BACKGROUND - For non-small cell lung cancer (NSCLC) patients with pN2 status, the use of postoperative radiotherapy (PORT) remains controversial. Here, we investigated the association between different clinicopathological features and postoperative therapy and local control and survival in patients with resected pN2 NSCLC.
METHODS - We retrospectively analyzed 83 patients with pN2 NSCLC who underwent resection at Vanderbilt University Medical Center between 1994 and 2004. The relationship between 10 prognostic factors-gender, age at diagnosis, histology, tumor size, number of nodal stations involved, positive node number, surgical margin, extracapsular extension (ECE), and use of postoperative chemotherapy and PORT-and 2-year local recurrence-free survival (LRFS), distant recurrence-free survival (DRFS), recurrence-free survival (RFS), and overall survival (OS) rates was evaluated. Univariate and multivariate analyses were conducted using the Kaplan-Meier method and Cox proportional hazards ratios, respectively.
RESULTS - On univariate analysis, PORT was significantly associated with greater LRFS, RFS, and OS rates, whereas chemotherapy was associated with a trend toward a higher OS rate.

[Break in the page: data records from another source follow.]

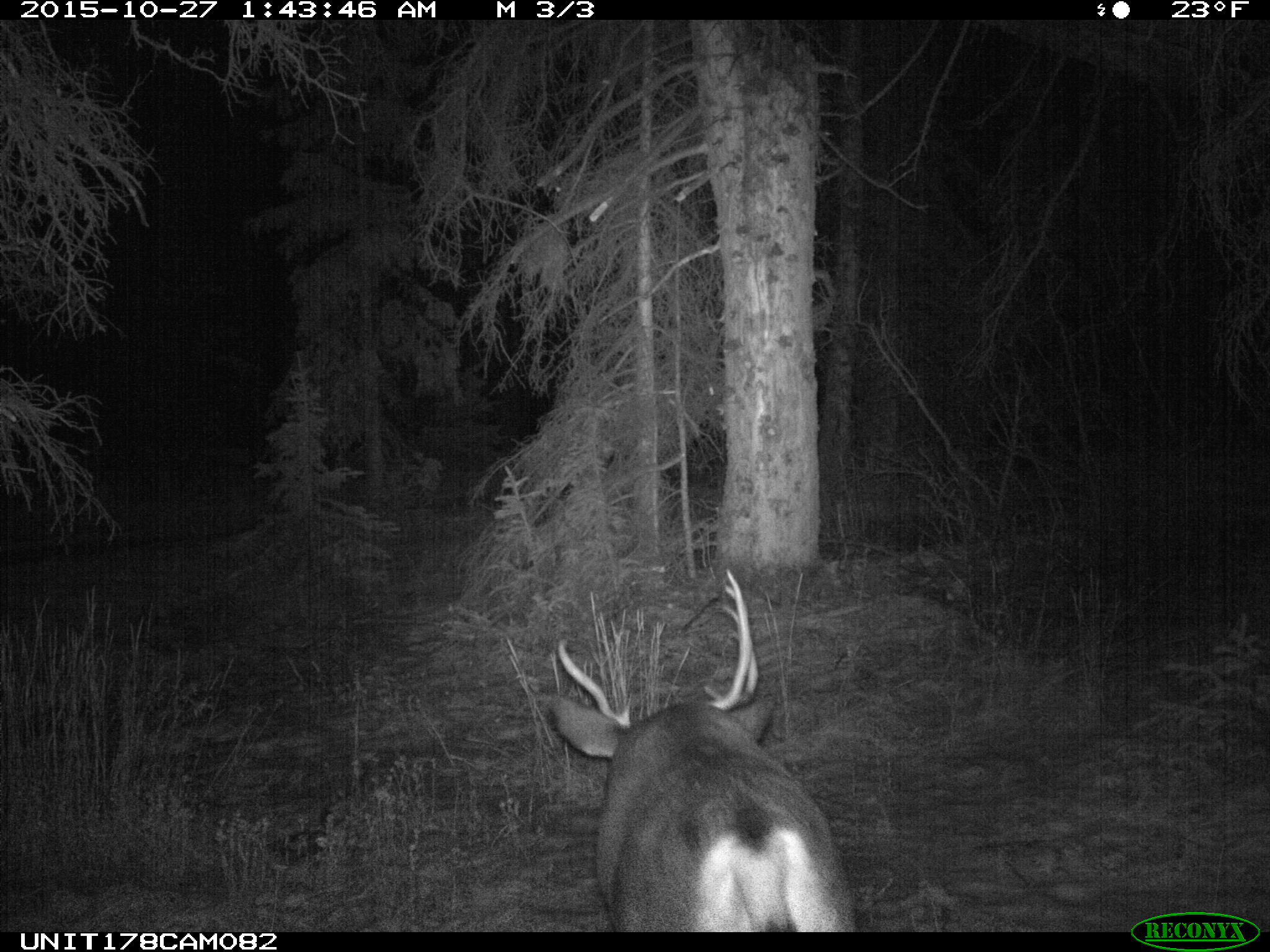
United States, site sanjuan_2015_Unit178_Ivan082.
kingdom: Animalia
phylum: Chordata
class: Mammalia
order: Artiodactyla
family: Cervidae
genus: Odocoileus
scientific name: Odocoileus hemionus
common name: mule deer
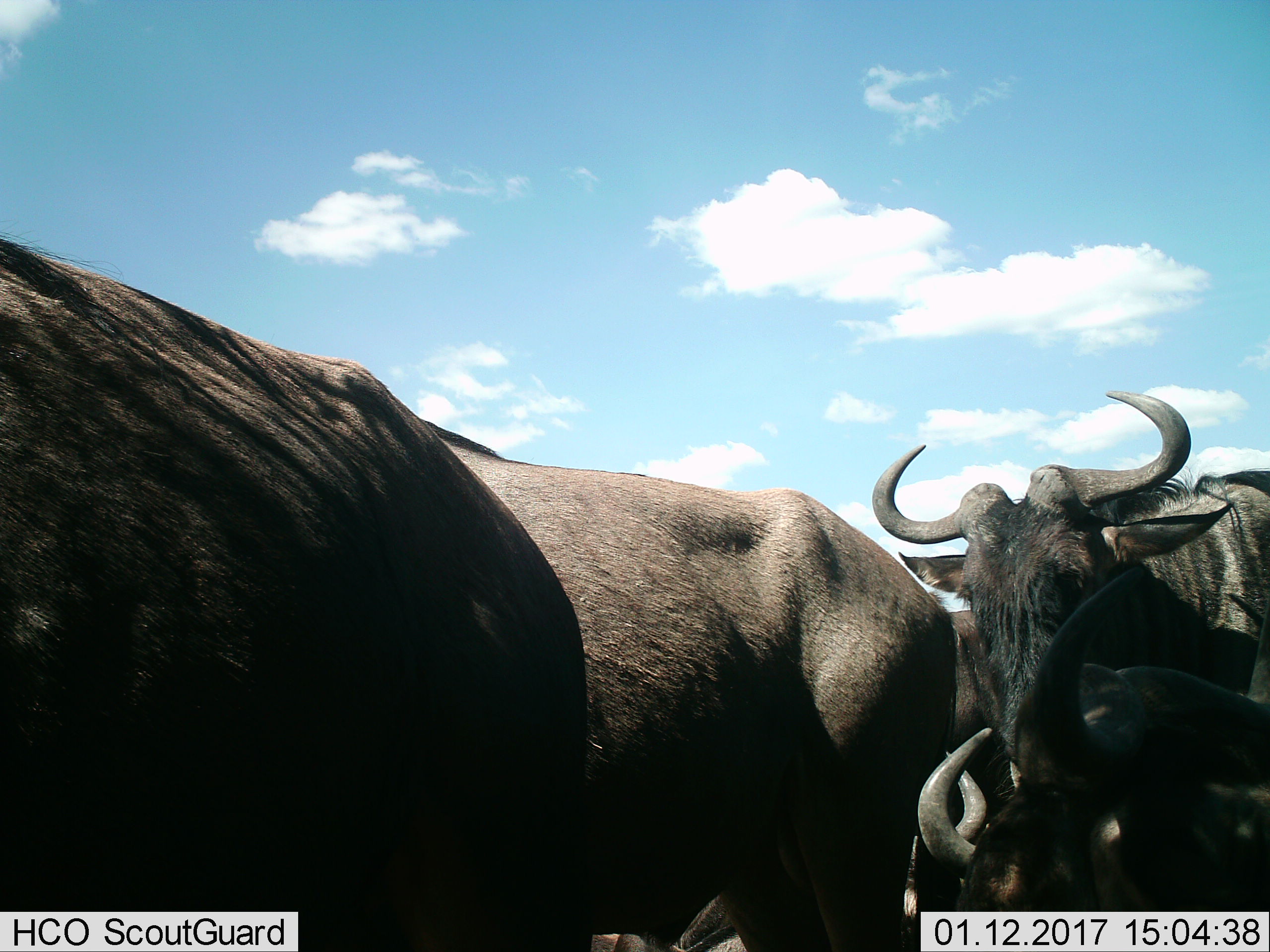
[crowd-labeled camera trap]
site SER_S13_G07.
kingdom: Animalia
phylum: Chordata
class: Mammalia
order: Artiodactyla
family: Bovidae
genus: Connochaetes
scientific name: Connochaetes taurinus taurinus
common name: blue wildebeest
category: wildebeestblue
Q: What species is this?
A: Wildebeestblue (blue wildebeest) (Connochaetes taurinus taurinus).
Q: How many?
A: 5.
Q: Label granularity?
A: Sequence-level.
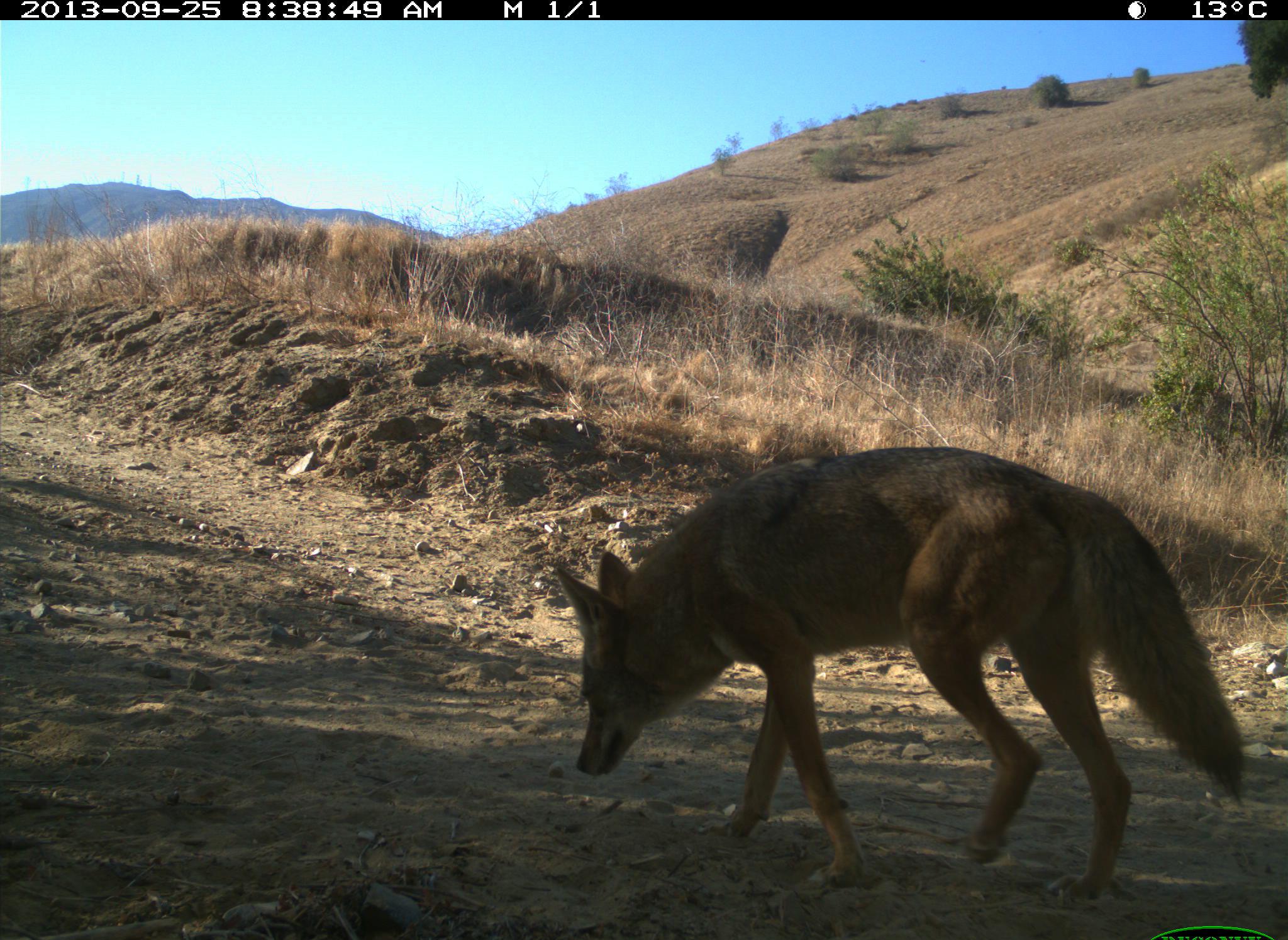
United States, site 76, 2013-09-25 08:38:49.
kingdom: Animalia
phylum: Chordata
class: Mammalia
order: Carnivora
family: Canidae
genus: Canis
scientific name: Canis latrans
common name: coyote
Coyote (Canis latrans).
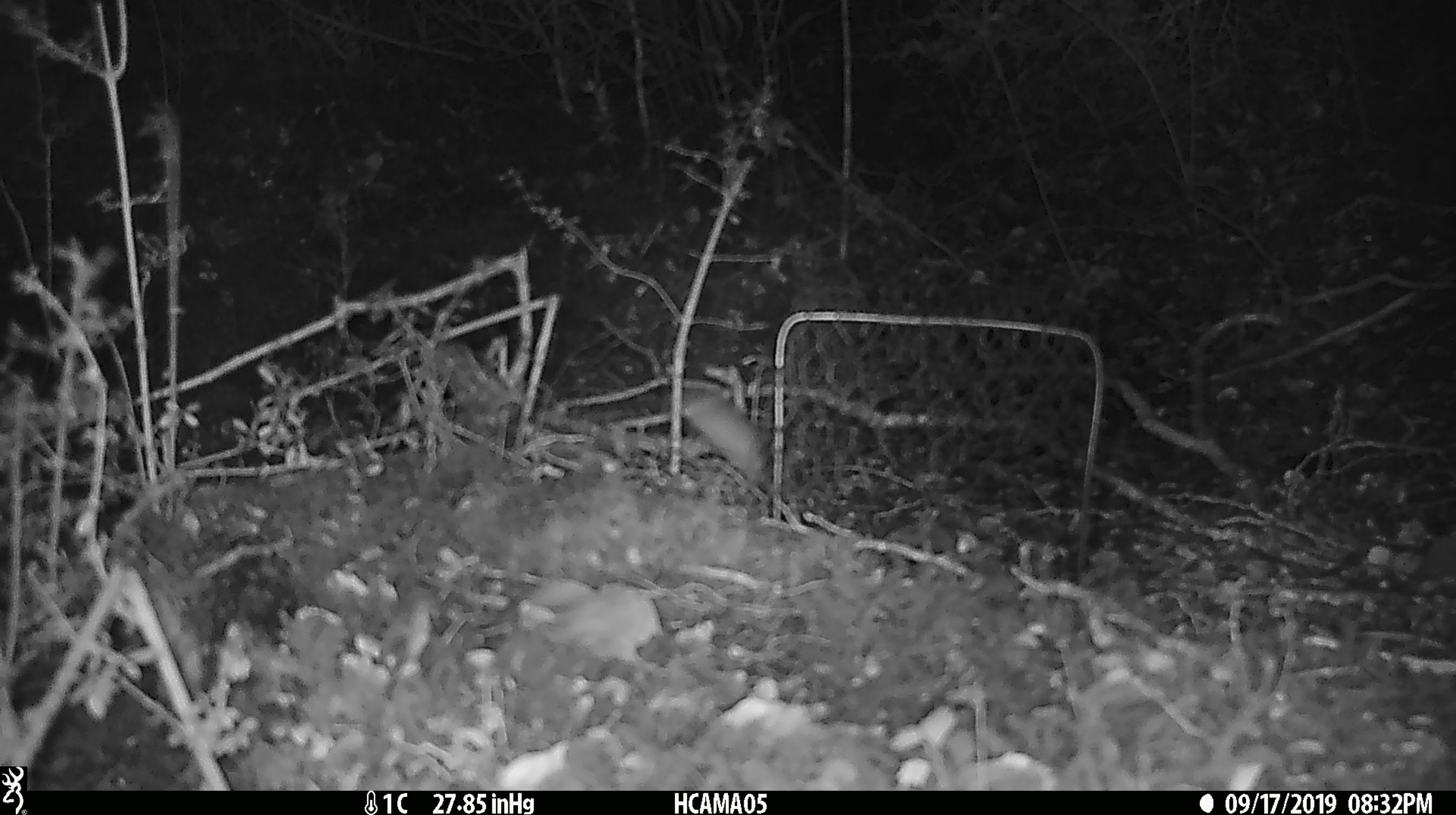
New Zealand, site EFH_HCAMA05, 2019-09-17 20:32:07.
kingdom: Animalia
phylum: Chordata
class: Mammalia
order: Rodentia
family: Muridae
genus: Mus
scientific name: Mus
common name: mouse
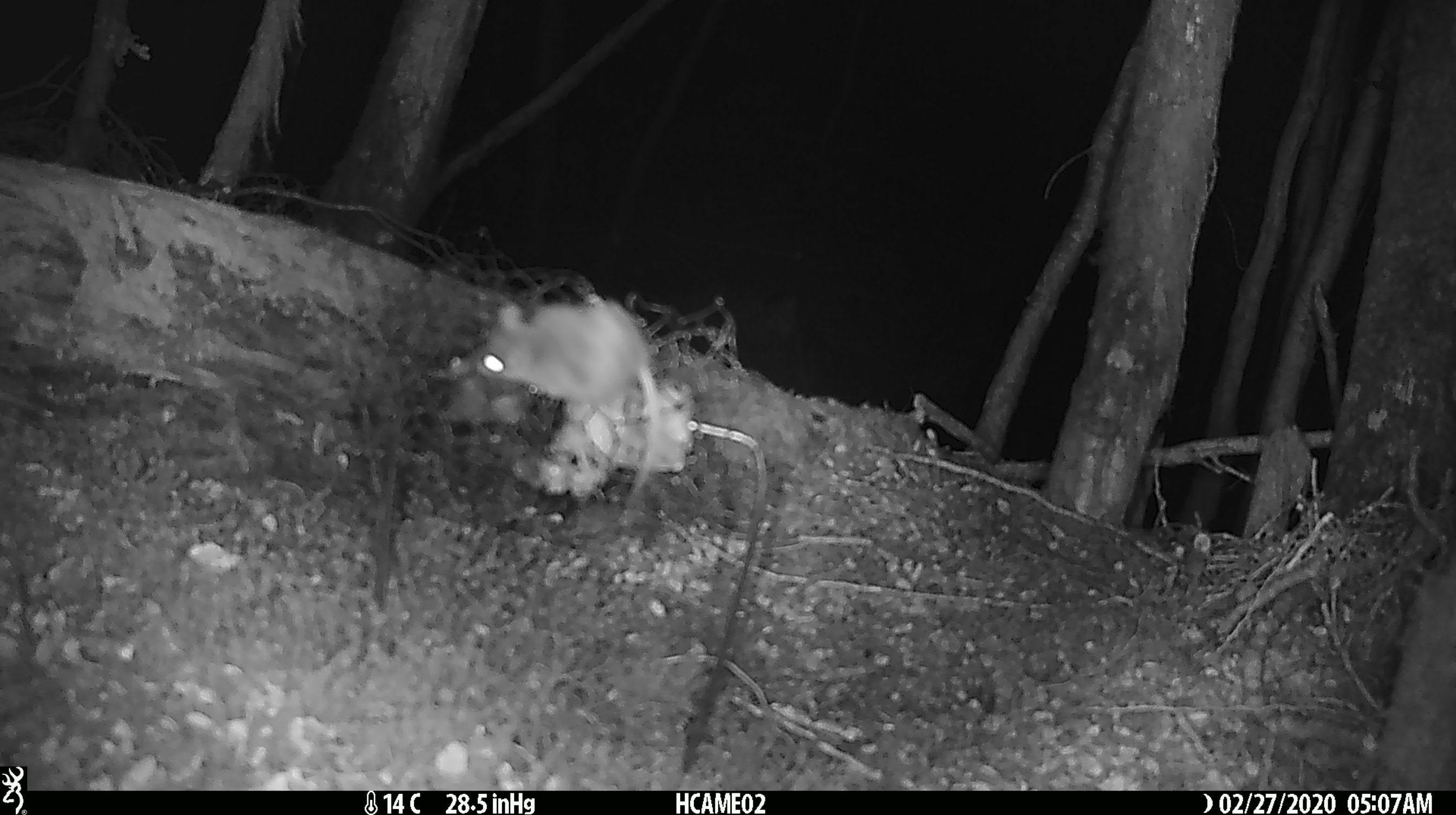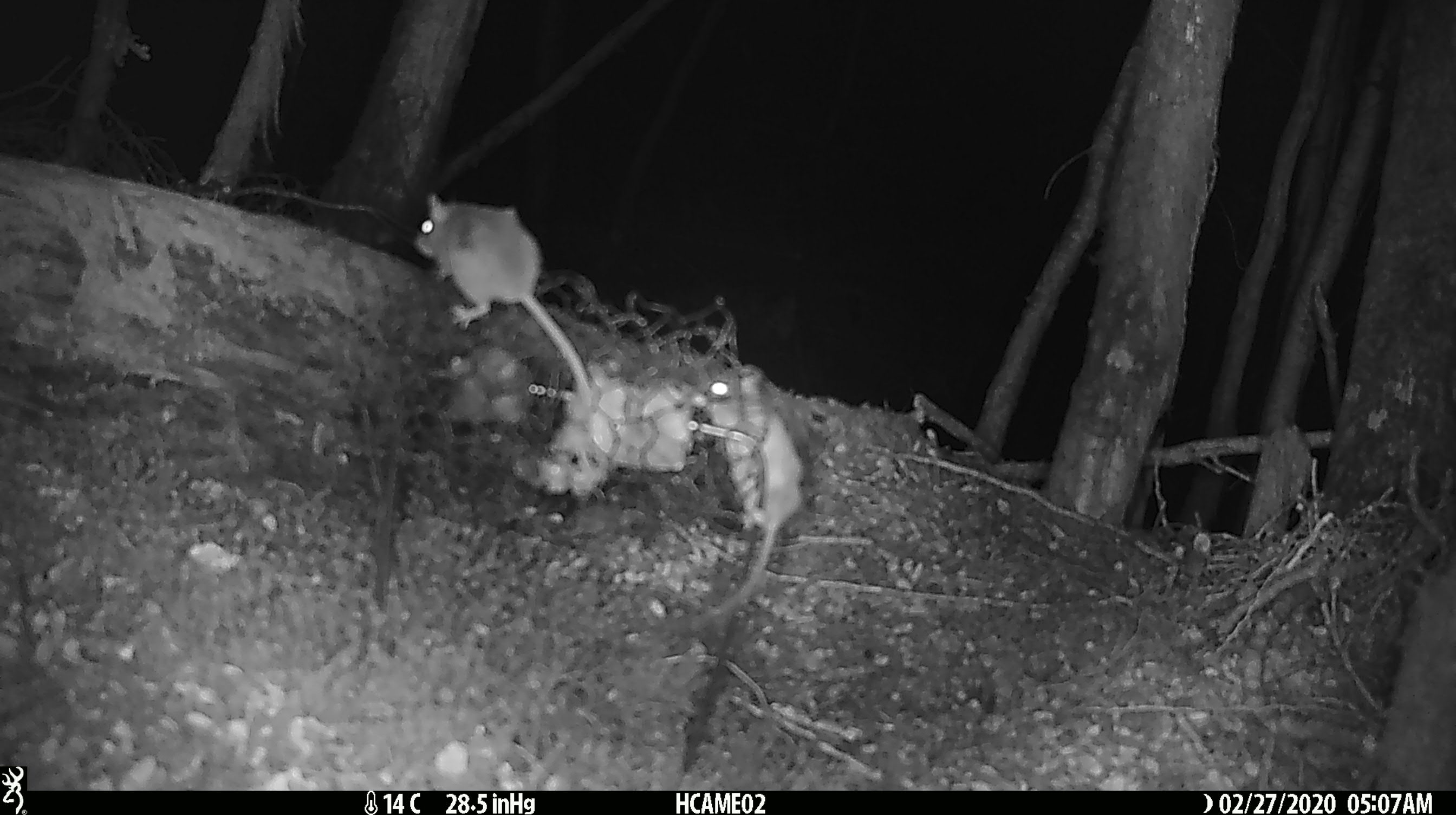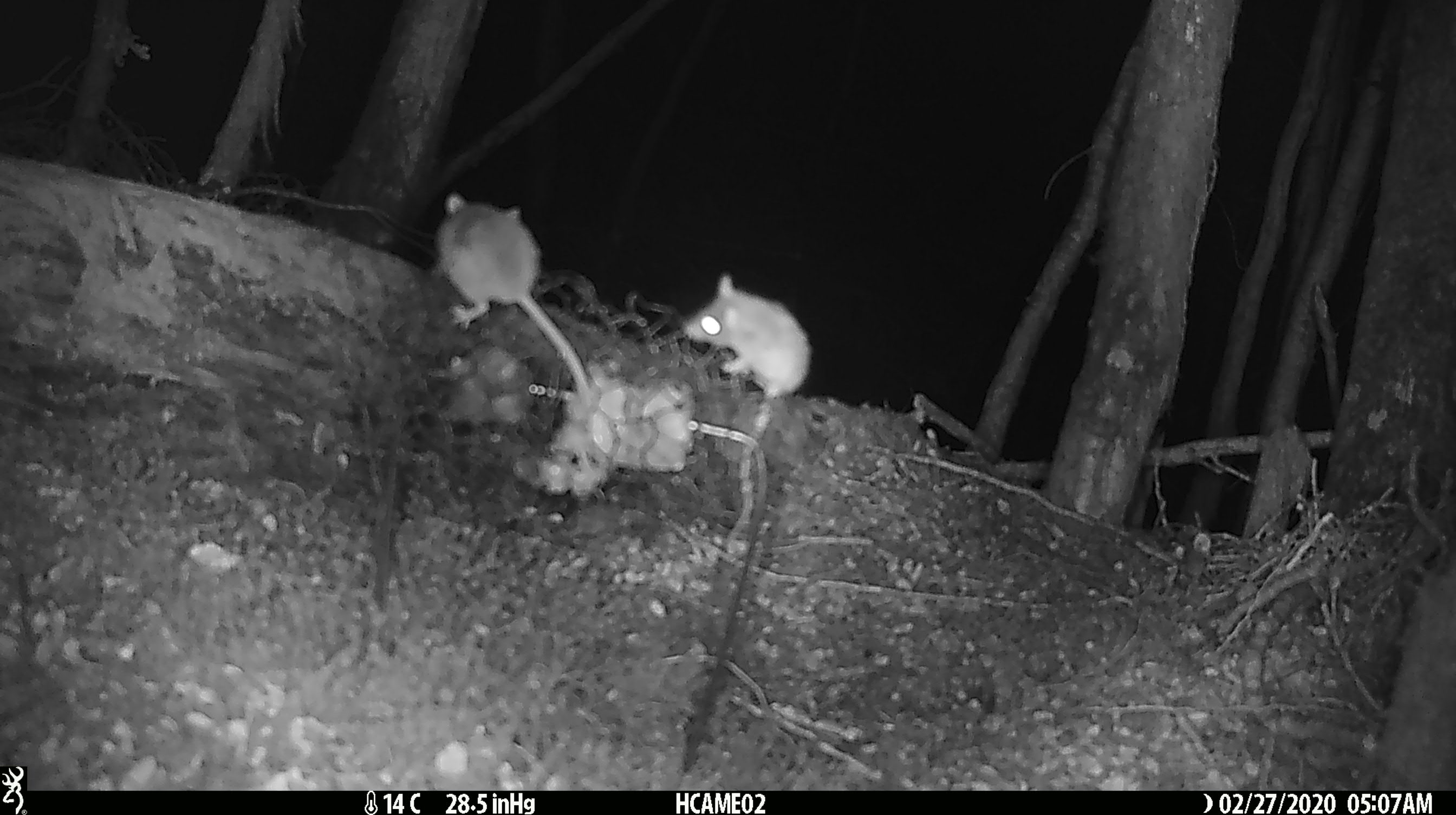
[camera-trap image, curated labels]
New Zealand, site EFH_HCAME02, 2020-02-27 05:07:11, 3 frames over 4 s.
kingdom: Animalia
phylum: Chordata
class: Mammalia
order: Rodentia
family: Muridae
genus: Mus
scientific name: Mus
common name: mouse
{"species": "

Negative surgical margins were predictive of a higher OS rate, and negative ECE was associated with higher LRFS and RFS rates. On multivariate analysis, only PORT and negative ECE were associated with a higher LRFS rate. On subgroup analysis, in negative ECE patients, PORT was significantly associated with a higher OS rate.
CONCLUSIONS - PORT is associated with a higher OS rate for patients with resected pN2 NSCLC with negative ECE but not with positive ECE. The absence of ECE may serve as a useful prognostic variable in the selection of pN2 NSCLC patients for PORT and warrants further investigation in randomized clinical trials.